#### [Article]
——

Skip to content

Ixon: .ixe bundle format — main/assumptions header, metadata-last sections, blob integrity#474

Open
johnchandlerburnham wants to merge 1 commit into
jcb/compilerfrom
jcb/ixe-improvements
Open

Ixon: .ixe bundle format — main/assumptions header, metadata-last sections, blob integrity#474
johnchandlerburnham wants to merge 1 commit into
jcb/compilerfrom
jcb/ixe-improvements

Conversation

@johnchandlerburnham

@johnchandlerburnham johnchandlerburnham commented Jul 5, 2026

Copy link
Copy Markdown
Member

Merge #473 into main first.

Evolves the .ixe format in place (pre-alpha, Tag4(0xE,0) kept, no compat shims) so a
single env file can pin one Lean value as a self-contained, verifiable bundle — the
groundwork for using Ixon as a client/server interchange format. A constant's address
already pins its entire dependency DAG (refs tables are content addresses, recursively);
this PR adds the transport half: a distinguished root, an explicit trust boundary for
thin bundles, and closure helpers to produce/validate them.

Wire format

[Tag4(0xE,0)] [consts merkle root : 32]
[main : u8 flag + 32? ]              -- NEW: bundle root; readers enforce main ∈ consts
[assumptions : Tag0 count + 32*]     -- NEW: strictly ascending; thin-bundle cut points
§1 blobs    -- NEW: blake3(bytes) == addr verified per entry, every reader
§2 consts   -- unchanged (already verified)
§3 anon_hints  -- moved before metadata; ALWAYS written (derived from Named Def
               -- metadata when the map is empty)

——

#### [Provided records]
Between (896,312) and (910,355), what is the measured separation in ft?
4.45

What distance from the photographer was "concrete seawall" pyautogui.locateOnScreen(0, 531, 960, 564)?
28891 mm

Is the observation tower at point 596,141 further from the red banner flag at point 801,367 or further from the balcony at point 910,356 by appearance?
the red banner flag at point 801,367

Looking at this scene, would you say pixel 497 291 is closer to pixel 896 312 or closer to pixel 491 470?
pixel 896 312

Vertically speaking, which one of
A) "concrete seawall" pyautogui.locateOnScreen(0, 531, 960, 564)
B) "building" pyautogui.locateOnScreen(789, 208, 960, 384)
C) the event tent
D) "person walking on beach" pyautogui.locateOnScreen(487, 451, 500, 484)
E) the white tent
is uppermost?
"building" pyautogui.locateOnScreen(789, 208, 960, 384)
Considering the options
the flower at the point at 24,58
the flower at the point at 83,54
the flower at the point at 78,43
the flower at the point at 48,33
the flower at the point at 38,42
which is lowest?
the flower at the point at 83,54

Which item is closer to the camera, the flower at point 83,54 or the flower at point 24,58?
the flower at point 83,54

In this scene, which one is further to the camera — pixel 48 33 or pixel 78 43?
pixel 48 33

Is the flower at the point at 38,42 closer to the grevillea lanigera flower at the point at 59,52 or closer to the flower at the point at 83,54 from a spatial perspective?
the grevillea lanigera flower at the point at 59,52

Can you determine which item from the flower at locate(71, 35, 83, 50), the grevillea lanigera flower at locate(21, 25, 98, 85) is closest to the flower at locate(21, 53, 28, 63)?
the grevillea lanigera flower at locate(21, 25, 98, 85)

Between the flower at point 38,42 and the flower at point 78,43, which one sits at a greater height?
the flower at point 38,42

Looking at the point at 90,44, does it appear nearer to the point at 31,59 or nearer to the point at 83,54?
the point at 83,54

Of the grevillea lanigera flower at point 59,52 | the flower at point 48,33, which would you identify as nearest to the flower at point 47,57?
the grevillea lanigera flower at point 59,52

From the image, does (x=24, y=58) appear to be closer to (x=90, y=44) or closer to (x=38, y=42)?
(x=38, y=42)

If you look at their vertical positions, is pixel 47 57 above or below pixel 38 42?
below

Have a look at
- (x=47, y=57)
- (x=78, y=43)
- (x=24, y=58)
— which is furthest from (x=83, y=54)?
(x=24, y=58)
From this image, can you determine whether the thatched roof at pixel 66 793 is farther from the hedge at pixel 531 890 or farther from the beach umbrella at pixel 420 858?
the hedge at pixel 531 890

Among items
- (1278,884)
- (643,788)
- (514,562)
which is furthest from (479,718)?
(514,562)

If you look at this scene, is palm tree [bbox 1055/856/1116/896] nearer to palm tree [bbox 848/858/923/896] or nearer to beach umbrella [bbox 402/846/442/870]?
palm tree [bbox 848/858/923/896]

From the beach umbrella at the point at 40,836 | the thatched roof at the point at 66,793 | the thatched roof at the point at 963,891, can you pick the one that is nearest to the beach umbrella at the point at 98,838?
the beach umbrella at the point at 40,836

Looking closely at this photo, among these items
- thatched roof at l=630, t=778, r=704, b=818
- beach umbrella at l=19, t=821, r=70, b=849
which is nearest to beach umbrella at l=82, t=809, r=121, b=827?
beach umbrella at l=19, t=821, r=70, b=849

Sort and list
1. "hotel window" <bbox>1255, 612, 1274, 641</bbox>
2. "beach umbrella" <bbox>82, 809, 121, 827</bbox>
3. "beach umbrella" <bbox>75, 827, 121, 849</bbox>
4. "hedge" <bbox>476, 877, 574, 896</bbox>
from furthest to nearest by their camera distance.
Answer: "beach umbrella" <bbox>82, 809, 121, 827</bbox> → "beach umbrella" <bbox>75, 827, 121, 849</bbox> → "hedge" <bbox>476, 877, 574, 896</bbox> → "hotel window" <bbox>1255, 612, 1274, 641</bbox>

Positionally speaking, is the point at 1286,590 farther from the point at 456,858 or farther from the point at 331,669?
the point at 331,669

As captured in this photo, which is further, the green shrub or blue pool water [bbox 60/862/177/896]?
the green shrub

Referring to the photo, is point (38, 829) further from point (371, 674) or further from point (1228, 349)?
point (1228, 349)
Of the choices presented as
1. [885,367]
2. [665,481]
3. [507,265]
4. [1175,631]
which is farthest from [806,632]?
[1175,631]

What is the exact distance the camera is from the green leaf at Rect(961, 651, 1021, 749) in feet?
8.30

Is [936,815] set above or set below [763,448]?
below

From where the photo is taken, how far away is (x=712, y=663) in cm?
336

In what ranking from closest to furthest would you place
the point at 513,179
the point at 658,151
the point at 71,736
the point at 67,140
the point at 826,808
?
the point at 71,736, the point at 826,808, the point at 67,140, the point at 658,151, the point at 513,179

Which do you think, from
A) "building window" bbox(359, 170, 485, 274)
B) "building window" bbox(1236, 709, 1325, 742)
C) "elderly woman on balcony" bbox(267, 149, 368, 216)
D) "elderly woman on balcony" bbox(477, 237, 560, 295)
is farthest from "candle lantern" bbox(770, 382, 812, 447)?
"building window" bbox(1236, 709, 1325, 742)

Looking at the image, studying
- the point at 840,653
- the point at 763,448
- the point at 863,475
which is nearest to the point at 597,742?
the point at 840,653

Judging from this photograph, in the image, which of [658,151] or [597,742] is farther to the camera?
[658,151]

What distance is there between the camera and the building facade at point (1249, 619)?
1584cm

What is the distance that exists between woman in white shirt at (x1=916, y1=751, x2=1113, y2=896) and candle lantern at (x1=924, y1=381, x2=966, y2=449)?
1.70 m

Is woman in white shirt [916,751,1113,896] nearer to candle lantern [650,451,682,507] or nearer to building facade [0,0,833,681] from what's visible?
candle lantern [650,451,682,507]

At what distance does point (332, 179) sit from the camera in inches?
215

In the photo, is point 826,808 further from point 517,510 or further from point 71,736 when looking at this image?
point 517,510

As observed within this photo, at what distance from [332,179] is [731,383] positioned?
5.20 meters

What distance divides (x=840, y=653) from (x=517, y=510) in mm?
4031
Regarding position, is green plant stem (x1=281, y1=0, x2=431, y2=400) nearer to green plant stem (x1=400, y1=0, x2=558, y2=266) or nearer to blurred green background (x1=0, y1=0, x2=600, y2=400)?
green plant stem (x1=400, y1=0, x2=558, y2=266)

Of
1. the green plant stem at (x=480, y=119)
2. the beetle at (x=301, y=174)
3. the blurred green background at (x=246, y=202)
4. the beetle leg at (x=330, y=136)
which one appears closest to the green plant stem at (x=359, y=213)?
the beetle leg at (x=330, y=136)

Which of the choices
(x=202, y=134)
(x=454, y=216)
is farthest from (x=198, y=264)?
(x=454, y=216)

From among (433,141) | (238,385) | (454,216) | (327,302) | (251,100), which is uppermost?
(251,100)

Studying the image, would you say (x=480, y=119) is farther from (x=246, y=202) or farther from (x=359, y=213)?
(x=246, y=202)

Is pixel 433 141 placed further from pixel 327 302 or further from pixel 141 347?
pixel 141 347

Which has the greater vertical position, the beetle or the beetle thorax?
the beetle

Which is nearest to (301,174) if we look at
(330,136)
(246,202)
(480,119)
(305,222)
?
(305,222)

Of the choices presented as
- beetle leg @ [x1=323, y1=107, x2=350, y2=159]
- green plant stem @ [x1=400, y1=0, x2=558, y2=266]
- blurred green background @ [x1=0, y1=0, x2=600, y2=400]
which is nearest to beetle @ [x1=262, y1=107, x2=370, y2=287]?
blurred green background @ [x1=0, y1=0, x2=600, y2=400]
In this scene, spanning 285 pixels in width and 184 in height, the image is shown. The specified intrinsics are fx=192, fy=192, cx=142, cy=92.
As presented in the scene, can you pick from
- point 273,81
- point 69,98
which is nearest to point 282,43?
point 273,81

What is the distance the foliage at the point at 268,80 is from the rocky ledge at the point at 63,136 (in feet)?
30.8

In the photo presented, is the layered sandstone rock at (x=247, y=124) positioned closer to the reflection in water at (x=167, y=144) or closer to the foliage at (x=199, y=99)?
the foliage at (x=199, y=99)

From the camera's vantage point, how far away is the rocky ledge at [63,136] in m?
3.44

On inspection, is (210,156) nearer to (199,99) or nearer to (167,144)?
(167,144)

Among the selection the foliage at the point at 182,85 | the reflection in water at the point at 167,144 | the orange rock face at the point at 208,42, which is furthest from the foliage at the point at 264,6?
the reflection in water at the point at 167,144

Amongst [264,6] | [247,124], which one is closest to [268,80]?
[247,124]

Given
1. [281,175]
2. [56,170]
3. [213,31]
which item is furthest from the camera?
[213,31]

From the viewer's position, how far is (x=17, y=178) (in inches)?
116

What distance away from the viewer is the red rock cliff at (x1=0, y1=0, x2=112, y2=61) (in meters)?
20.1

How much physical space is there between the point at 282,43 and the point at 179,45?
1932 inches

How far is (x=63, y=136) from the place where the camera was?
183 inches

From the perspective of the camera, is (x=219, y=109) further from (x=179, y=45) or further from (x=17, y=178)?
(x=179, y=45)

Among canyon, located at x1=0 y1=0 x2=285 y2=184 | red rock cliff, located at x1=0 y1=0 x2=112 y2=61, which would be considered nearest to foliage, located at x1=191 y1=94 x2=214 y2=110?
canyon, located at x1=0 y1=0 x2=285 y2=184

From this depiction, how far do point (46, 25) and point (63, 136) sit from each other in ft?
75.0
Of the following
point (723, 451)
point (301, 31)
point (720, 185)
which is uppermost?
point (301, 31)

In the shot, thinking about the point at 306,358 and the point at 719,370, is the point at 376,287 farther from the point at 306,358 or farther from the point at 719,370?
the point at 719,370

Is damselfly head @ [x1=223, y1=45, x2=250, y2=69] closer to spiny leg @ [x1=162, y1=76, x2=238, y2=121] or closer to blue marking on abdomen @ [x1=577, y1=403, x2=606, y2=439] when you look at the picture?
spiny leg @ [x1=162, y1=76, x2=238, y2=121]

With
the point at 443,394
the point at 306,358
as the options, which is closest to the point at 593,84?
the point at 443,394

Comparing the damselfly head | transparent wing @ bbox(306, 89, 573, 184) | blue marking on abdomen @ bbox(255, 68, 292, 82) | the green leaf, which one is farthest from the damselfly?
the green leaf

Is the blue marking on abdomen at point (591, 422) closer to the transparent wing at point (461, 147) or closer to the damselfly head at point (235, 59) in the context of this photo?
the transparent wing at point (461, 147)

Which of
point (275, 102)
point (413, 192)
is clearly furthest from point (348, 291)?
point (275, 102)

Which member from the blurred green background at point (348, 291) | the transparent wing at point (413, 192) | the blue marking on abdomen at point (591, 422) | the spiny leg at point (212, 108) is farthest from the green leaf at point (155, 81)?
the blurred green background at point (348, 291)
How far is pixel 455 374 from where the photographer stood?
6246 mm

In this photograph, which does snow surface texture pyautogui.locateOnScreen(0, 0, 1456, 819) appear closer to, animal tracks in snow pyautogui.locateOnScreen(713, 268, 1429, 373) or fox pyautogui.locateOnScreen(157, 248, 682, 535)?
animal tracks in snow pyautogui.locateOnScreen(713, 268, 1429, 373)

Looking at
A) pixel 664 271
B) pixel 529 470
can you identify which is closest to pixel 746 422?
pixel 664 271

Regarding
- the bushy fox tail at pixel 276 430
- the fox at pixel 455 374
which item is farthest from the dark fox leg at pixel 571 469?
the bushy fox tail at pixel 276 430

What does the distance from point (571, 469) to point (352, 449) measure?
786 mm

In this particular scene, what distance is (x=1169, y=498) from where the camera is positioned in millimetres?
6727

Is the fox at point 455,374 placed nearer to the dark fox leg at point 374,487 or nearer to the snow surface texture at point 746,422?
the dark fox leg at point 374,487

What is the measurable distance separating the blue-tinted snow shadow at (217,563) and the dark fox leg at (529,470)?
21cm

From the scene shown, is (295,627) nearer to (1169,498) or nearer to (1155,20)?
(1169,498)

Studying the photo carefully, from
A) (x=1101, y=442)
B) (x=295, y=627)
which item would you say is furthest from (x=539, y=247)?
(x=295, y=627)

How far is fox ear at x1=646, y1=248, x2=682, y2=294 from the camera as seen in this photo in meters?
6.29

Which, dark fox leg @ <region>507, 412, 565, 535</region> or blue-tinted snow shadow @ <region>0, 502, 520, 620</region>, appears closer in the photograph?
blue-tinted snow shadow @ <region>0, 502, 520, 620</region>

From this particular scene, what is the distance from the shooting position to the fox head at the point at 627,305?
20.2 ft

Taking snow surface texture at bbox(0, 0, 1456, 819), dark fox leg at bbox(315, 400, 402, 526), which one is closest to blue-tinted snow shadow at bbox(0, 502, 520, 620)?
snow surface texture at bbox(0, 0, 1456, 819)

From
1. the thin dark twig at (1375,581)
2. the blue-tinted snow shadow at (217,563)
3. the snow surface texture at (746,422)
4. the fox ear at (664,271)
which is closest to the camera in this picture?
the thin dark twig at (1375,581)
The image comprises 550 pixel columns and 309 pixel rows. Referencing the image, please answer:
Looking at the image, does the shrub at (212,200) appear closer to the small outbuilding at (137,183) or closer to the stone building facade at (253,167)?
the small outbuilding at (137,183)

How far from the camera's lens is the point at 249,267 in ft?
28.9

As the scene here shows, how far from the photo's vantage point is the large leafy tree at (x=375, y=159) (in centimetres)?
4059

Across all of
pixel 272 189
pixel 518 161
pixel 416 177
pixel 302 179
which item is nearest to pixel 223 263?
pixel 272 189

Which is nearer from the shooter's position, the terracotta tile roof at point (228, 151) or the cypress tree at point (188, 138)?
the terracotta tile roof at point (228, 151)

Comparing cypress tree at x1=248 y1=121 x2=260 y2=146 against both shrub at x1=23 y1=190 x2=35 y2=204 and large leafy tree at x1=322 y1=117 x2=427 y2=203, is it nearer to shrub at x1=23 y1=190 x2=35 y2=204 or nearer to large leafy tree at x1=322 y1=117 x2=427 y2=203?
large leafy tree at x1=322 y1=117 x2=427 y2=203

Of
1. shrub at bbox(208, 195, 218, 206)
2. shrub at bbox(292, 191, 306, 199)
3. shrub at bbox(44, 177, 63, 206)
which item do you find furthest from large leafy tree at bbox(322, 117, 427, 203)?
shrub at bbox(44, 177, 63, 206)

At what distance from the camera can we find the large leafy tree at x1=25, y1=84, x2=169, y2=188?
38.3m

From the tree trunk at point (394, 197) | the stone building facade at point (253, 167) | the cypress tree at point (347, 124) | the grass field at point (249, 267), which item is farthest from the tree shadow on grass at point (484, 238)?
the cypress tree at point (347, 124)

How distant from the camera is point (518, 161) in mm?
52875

——

#### [Exercise task]
Copy out the entire .ixe bundle format pull request above, word for word.

#### [The completed task]
Skip to content

Ixon: .ixe bundle format — main/assumptions header, metadata-last sections, blob integrity#474

Open
johnchandlerburnham wants to merge 1 commit into
jcb/compilerfrom
jcb/ixe-improvements
Open

Ixon: .ixe bundle format — main/assumptions header, metadata-last sections, blob integrity#474
johnchandlerburnham wants to merge 1 commit into
jcb/compilerfrom
jcb/ixe-improvements

Conversation

@johnchandlerburnham

@johnchandlerburnham johnchandlerburnham commented Jul 5, 2026

Copy link
Copy Markdown
Member

Merge #473 into main first.

Evolves the .ixe format in place (pre-alpha, Tag4(0xE,0) kept, no compat shims) so a
single env file can pin one Lean value as a self-contained, verifiable bundle — the
groundwork for using Ixon as a client/server interchange format. A constant's address
already pins its entire dependency DAG (refs tables are content addresses, recursively);
this PR adds the transport half: a distinguished root, an explicit trust boundary for
thin bundles, and closure helpers to produce/validate them.

Wire format

[Tag4(0xE,0)] [consts merkle root : 32]
[main : u8 flag + 32? ]              -- NEW: bundle root; readers enforce main ∈ consts
[assumptions : Tag0 count + 32*]     -- NEW: strictly ascending; thin-bundle cut points
§1 blobs    -- NEW: blake3(bytes) == addr verified per entry, every reader
§2 consts   -- unchanged (already verified)
§3 anon_hints  -- moved before metadata; ALWAYS written (derived from Named Def
               -- metadata when the map is empty)